== Text provided ==
----------------

Bookish thoughts on everything from literary fiction to classics to nonfiction.
Robinson Crusoe… was kind of a jerk
Thursday, October 20, 2011
Posted by Melissa (Avid Reader)Robinson Crusoe
by Daniel Defoe
★★★
Classic novels often have the occasional racist references and usually it doesn’t bother me too much. I take it with a grain of salt and try to remember that it was written during a different time period and reflects an earlier belief system. I still don’t like it, but there’s nothing we can do about it at this point and it’s usually a minor point in the book.
This one was different though. There’s something disturbing about the way Robinson mentions slavery so casually. He joins a ship on the condition that he’ll get a cut of the profits made from the slaves they transport. He also escapes being enslaved on an island with a young boy, only to sell the boy into slavery once they are rescued.
Robinson spends more than 20 years on an island by himself before interacting with another living soul, (it reminded me a lot of Cast Away, which I’m sure took huge inspiration from this novel). When he finally gains a companion, the infamous Friday, he decides to treat him as a slave instead of an equal. The first thing he teaches him is how to call him Master. He also decides to name him Friday instead of attempting to find out his actual name.
He continuously refers to Friday as an ignorant savage, all the while saying how he loves him dearly. When he discovers that Friday's people don't live too far away, his first concern is that Friday will forget that he is his slave and try to return to them. It's unbelievably selfish. Yes, Friday loves him and feels indebted to him, but I felt like Robinson took advantage of this in a horrible way.
Robinson’s devotion to God and regret for his past behavior seems to come and go with each mood. He swings from thanking God for providing food and shelter for him, to lamenting the fact that he could have been living on a huge slave plantation if his boat hadn’t been shipwrecked.

----------------

[Rows from a dataset]
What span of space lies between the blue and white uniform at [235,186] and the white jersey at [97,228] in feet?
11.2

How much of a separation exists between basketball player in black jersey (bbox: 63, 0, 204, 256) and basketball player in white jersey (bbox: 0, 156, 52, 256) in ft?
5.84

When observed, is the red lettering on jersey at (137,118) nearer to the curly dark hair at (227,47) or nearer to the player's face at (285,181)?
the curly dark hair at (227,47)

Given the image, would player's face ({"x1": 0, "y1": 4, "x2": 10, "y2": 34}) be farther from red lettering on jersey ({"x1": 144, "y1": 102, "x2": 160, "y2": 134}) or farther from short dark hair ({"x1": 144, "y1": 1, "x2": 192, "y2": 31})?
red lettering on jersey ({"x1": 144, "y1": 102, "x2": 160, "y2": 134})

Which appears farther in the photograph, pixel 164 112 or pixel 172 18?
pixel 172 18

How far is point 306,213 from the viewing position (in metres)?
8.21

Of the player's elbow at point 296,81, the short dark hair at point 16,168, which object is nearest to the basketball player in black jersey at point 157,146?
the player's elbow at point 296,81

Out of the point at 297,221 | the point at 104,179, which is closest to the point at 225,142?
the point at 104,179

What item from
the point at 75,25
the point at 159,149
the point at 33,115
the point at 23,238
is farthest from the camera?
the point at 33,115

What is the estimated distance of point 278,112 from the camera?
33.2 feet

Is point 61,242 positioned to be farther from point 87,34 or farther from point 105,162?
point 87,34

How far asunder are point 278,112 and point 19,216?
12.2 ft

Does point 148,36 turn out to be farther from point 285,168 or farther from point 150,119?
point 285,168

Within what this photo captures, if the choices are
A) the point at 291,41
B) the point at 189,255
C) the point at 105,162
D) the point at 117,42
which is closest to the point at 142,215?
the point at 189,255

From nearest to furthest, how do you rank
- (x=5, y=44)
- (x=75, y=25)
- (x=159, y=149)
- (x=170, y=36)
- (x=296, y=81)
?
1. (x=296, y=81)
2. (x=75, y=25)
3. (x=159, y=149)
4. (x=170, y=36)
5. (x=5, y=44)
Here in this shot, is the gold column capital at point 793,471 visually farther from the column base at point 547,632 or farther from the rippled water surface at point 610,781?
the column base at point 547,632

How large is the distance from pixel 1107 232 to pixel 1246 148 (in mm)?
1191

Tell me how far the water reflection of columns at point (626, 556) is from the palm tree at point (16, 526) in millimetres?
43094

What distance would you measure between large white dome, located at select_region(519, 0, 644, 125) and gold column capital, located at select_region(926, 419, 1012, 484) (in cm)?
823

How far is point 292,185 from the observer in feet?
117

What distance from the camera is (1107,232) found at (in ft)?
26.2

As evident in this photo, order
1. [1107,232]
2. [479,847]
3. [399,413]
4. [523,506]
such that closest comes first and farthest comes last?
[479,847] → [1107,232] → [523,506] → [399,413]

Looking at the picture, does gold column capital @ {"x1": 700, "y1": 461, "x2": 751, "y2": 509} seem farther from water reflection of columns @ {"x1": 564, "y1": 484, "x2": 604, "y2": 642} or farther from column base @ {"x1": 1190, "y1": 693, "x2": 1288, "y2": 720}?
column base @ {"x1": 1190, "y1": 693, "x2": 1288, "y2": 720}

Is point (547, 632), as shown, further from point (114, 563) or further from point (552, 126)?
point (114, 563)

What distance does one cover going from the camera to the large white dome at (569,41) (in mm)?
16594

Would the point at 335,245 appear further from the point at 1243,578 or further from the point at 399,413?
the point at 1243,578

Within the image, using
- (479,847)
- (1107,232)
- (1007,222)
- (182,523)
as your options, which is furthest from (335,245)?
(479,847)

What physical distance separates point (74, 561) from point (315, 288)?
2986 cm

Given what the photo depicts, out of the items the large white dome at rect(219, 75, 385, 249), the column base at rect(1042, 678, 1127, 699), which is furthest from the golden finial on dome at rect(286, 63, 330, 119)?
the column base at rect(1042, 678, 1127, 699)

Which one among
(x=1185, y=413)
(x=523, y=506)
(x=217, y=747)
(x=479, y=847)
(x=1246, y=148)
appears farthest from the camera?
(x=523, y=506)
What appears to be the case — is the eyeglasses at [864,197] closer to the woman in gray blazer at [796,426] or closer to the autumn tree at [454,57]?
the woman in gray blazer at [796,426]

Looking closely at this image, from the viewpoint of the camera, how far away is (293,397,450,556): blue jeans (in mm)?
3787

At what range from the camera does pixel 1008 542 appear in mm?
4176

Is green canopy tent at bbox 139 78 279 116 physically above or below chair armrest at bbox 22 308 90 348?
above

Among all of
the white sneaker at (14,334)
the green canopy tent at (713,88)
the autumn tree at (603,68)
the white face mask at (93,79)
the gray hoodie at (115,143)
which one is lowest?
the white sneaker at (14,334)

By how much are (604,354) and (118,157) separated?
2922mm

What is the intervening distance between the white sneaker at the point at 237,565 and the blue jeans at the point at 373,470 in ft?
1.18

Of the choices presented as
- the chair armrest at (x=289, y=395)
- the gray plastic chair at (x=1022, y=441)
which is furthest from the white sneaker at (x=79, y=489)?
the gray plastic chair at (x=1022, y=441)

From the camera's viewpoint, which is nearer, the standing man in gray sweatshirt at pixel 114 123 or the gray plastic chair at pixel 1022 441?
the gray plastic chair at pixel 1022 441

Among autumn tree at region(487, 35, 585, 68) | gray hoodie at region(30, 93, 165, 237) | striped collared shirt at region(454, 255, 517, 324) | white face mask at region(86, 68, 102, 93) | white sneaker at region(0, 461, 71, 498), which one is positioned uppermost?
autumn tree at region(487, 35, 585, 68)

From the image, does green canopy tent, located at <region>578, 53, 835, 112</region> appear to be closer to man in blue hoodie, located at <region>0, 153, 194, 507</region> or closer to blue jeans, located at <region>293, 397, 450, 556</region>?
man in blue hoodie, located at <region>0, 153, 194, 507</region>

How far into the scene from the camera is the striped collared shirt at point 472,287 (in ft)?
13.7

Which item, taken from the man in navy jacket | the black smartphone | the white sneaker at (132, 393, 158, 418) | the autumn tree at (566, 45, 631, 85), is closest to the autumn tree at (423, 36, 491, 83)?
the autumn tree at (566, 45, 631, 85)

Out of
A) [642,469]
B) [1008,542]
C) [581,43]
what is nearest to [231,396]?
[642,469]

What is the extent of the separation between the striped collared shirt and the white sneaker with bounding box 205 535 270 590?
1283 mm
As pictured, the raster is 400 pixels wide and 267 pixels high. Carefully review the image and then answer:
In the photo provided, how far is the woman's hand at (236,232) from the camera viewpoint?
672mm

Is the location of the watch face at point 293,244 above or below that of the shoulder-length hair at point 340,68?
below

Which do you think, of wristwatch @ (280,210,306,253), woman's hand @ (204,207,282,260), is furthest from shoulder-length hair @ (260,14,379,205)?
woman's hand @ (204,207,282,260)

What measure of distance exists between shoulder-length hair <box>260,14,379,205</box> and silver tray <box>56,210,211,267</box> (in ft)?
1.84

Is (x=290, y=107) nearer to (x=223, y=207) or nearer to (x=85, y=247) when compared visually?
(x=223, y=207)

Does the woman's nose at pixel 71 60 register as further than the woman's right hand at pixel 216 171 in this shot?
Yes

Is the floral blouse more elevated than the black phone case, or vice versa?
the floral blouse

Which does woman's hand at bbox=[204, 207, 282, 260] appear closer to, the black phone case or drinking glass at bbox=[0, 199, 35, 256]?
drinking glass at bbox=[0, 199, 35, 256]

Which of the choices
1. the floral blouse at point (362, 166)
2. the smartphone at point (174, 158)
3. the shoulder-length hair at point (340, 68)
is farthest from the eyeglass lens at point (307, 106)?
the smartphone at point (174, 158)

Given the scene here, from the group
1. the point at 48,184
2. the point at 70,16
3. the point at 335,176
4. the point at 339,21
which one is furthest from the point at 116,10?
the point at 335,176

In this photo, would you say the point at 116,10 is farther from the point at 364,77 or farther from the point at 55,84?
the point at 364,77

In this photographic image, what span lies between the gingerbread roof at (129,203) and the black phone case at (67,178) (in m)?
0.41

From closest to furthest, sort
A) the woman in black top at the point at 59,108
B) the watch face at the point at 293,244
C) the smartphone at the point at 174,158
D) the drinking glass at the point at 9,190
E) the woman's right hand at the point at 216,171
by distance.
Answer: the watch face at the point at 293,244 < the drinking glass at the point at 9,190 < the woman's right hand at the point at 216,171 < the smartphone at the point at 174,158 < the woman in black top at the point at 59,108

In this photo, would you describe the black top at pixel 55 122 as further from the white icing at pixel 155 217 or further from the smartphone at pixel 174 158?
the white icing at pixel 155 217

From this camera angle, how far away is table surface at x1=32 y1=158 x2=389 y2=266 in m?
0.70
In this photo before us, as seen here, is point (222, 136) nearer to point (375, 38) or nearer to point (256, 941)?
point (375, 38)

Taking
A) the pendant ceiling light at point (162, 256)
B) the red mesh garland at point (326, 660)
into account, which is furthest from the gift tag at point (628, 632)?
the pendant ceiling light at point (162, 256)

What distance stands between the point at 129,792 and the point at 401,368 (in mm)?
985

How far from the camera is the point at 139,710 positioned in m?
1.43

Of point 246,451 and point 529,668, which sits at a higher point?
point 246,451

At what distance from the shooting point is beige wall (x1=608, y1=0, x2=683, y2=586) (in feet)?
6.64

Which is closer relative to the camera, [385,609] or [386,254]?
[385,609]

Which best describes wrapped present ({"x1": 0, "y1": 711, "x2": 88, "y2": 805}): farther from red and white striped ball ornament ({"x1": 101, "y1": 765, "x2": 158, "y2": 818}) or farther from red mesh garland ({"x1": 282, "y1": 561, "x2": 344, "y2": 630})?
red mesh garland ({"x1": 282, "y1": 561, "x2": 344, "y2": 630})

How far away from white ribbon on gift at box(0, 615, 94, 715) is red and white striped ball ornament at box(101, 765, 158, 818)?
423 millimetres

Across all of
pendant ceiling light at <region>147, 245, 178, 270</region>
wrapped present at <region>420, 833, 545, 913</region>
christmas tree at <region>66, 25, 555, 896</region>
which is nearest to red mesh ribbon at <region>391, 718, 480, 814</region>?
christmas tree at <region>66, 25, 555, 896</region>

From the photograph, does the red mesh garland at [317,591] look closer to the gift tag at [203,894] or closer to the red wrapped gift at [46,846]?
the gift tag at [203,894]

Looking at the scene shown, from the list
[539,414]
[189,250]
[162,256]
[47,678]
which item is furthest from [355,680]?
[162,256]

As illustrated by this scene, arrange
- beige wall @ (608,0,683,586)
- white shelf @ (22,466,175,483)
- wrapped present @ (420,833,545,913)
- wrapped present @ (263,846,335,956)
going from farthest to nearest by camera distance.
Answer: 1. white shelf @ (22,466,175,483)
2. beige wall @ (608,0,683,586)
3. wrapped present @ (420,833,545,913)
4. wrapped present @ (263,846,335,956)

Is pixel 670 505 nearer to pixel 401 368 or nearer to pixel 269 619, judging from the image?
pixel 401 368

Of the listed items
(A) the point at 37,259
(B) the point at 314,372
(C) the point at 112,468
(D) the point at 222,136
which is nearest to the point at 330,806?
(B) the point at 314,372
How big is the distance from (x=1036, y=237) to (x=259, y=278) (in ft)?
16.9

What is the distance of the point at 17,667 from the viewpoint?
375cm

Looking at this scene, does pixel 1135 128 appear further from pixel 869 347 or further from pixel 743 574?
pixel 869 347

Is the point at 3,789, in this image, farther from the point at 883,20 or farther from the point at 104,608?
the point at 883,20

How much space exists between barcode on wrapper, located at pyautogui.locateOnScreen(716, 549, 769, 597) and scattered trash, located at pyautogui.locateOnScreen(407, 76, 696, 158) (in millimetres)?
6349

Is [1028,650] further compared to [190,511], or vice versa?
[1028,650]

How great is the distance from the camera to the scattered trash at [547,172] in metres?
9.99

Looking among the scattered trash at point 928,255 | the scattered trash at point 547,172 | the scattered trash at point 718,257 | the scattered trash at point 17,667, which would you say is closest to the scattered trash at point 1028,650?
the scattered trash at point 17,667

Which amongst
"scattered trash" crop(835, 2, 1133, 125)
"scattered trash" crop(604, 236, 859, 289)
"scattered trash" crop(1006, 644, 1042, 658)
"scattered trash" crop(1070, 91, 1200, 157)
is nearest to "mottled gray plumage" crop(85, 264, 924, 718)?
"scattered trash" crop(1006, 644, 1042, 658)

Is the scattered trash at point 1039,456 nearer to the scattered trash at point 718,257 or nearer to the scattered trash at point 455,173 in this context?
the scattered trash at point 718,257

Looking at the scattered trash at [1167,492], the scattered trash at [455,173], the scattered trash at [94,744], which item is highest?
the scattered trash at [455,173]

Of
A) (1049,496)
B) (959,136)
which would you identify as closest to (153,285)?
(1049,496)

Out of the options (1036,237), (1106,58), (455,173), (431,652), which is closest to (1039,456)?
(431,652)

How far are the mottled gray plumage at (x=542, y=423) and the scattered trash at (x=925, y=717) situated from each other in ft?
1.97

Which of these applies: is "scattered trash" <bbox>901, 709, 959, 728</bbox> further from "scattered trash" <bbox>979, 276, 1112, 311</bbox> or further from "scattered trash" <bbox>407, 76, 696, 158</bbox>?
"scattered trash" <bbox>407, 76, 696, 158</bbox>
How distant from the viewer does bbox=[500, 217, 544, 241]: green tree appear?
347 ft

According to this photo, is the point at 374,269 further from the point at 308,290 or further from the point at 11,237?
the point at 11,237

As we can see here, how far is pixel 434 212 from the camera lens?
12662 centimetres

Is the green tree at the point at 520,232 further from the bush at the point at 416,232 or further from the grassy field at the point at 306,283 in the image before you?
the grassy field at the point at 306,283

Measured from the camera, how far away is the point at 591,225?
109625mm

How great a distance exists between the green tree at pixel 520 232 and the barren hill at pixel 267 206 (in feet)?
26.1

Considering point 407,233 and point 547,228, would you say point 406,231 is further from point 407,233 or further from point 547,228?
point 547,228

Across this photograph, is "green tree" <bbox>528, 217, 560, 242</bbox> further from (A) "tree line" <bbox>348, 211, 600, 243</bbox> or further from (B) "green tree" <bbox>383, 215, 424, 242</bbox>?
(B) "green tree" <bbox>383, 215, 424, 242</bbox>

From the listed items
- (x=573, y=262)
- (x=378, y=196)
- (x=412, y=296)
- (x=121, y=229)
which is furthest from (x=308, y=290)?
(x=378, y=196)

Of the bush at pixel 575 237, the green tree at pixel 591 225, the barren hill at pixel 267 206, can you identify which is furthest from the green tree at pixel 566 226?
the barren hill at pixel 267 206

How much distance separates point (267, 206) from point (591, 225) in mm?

----------------

== Exercise tasks ==
1. Print the stretch of the Robinson Crusoe review from "Robinson spends more" through "a horrible way.".
2. In the Robinson Crusoe review, why don't the occasional racist references in classic novels usually bother the reviewer too much?
The rows are separate material with no connection to the review.

== Solution list ==
1.
Robinson spends more than 20 years on an island by himself before interacting with another living soul, (it reminded me a lot of Cast Away, which I’m sure took huge inspiration from this novel). When he finally gains a companion, the infamous Friday, he decides to treat him as a slave instead of an equal. The first thing he teaches him is how to call him Master. He also decides to name him Friday instead of attempting to find out his actual name.
He continuously refers to Friday as an ignorant savage, all the while saying how he loves him dearly. When he discovers that Friday's people don't live too far away, his first concern is that Friday will forget that he is his slave and try to return to them. It's unbelievably selfish. Yes, Friday loves him and feels indebted to him, but I felt like Robinson took advantage of this in a horrible way.

2. The reviewer takes them with a grain of salt, remembering that such books were written during a different time period and reflect an earlier belief system. Such references are also usually a minor point in the book.